- **Dataset content**
━━━━━━━━━━━━━━━━

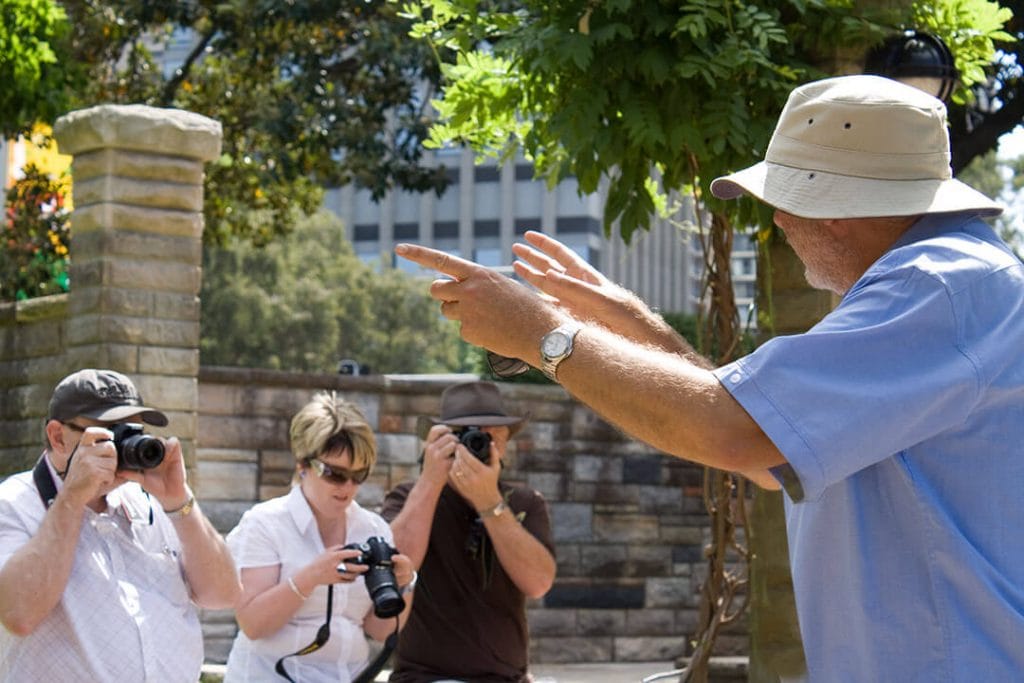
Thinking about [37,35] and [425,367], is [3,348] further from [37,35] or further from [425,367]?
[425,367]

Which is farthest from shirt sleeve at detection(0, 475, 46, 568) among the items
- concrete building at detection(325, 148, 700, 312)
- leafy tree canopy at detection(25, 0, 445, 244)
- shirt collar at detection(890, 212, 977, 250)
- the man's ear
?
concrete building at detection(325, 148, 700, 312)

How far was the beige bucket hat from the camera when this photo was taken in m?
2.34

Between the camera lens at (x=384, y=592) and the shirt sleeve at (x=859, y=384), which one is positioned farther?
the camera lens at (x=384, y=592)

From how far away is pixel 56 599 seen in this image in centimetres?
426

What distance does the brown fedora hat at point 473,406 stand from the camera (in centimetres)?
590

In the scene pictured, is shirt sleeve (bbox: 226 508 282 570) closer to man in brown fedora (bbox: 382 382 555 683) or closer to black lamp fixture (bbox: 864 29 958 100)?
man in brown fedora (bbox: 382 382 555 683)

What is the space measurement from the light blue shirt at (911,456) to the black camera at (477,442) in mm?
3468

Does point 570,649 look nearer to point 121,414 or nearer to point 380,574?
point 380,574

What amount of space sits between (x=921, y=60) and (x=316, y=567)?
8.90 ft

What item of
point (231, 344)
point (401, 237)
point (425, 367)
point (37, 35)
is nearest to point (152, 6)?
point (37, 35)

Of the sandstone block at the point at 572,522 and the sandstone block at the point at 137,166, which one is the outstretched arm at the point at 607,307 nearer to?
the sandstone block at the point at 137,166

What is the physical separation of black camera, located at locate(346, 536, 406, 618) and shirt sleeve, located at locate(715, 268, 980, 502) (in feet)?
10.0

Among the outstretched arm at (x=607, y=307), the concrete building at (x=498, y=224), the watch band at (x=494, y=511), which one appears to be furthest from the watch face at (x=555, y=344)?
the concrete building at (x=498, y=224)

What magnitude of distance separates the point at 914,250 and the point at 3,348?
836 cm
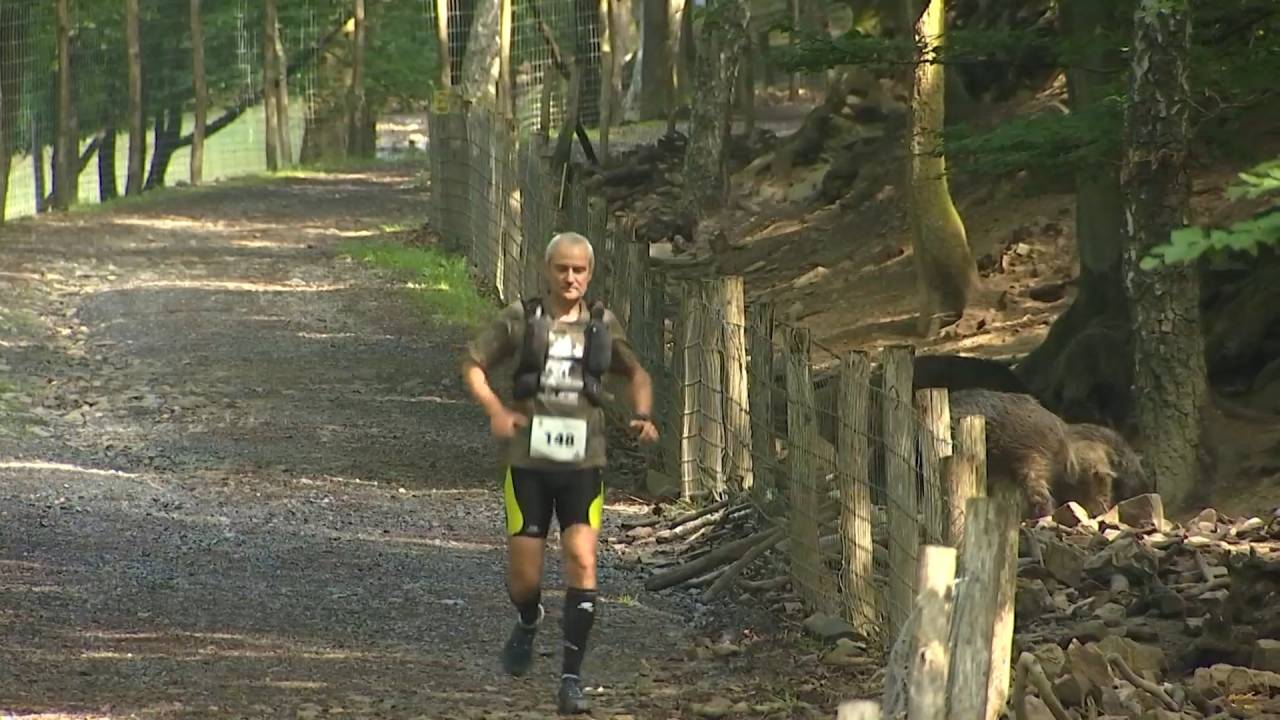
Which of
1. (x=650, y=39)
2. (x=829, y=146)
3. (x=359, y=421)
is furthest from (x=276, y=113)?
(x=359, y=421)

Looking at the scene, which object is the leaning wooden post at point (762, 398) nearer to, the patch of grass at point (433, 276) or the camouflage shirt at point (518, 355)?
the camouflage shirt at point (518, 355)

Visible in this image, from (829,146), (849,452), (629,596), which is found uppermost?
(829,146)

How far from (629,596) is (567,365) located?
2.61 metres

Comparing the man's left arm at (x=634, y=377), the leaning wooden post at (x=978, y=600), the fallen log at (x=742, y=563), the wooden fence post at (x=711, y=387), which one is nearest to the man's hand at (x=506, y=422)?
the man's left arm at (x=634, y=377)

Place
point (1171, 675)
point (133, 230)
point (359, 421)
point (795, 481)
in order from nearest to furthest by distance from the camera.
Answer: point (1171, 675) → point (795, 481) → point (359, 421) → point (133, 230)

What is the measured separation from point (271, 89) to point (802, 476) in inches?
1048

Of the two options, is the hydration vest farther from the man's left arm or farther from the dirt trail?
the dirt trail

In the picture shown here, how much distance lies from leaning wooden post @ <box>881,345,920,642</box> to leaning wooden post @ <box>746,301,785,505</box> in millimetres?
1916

━━━━━━━━━━━━━━━━

- **Set exercise**
Rewrite all the rows above, changing every "shirt sleeve" to "jacket sleeve" and keeping everything else the same. Leave out the pictures.

- **Full output**
Thinking about [37,35] and [425,367], is [3,348] further from [37,35] or further from [425,367]?
[425,367]

Which is farthest from jacket sleeve at detection(0, 475, 46, 568) among the items
- concrete building at detection(325, 148, 700, 312)
- leafy tree canopy at detection(25, 0, 445, 244)
- shirt collar at detection(890, 212, 977, 250)
- the man's ear
?
concrete building at detection(325, 148, 700, 312)

How far was the beige bucket hat from the camera when this photo was taken in m?
2.34

Between the camera lens at (x=384, y=592) and the jacket sleeve at (x=859, y=384), which one is positioned farther?
the camera lens at (x=384, y=592)

From how far away is pixel 56 599 seen in this image in centimetres?
426

What distance does the brown fedora hat at point 473,406 stand from the camera (in centimetres)?
590

In the scene pictured, is jacket sleeve (bbox: 226 508 282 570) closer to man in brown fedora (bbox: 382 382 555 683) or closer to black lamp fixture (bbox: 864 29 958 100)?
man in brown fedora (bbox: 382 382 555 683)

What is the space measurement from the light blue shirt at (911,456) to the black camera at (477,442) in mm?
3468

Does point 570,649 look nearer to point 121,414 or nearer to point 380,574?
point 380,574

What amount of space sits between (x=921, y=60) and (x=316, y=567)?
8.90 ft

What item of
point (231, 344)
point (401, 237)
point (425, 367)
point (37, 35)
is nearest to point (152, 6)?
point (37, 35)

Of the sandstone block at the point at 572,522 and the sandstone block at the point at 137,166, which one is the outstretched arm at the point at 607,307 nearer to?
the sandstone block at the point at 137,166

What is the physical separation of black camera, located at locate(346, 536, 406, 618) and jacket sleeve, located at locate(715, 268, 980, 502) (in feet)?
10.0

Among the outstretched arm at (x=607, y=307), the concrete building at (x=498, y=224), the watch band at (x=494, y=511), which one appears to be furthest from the watch face at (x=555, y=344)?
the concrete building at (x=498, y=224)

What magnitude of distance separates the point at 914,250 and the point at 3,348?
836 cm
Which of
1. (x=650, y=39)
2. (x=829, y=146)
3. (x=359, y=421)
is furthest from (x=276, y=113)?
(x=359, y=421)

Looking at the scene, which object is the leaning wooden post at point (762, 398) nearer to, the patch of grass at point (433, 276) or the camouflage shirt at point (518, 355)?
the camouflage shirt at point (518, 355)

Visible in this image, from (829,146), (849,452), (629,596), which is found uppermost?
(829,146)

How far from (629,596) is (567,365) located?
2.61 metres

Comparing the man's left arm at (x=634, y=377), the leaning wooden post at (x=978, y=600), the fallen log at (x=742, y=563), the wooden fence post at (x=711, y=387), which one is nearest to the man's hand at (x=506, y=422)?
the man's left arm at (x=634, y=377)

Place
point (1171, 675)
point (133, 230)
point (359, 421)
point (795, 481)
in order from nearest to furthest by distance from the camera.
Answer: point (1171, 675) → point (795, 481) → point (359, 421) → point (133, 230)

What is the measured separation from point (271, 89) to point (802, 476) in inches?
1048

Of the two options, is the hydration vest farther from the man's left arm or farther from the dirt trail?
the dirt trail

In the picture shown here, how much distance lies from leaning wooden post @ <box>881,345,920,642</box> to leaning wooden post @ <box>746,301,785,505</box> in millimetres?
1916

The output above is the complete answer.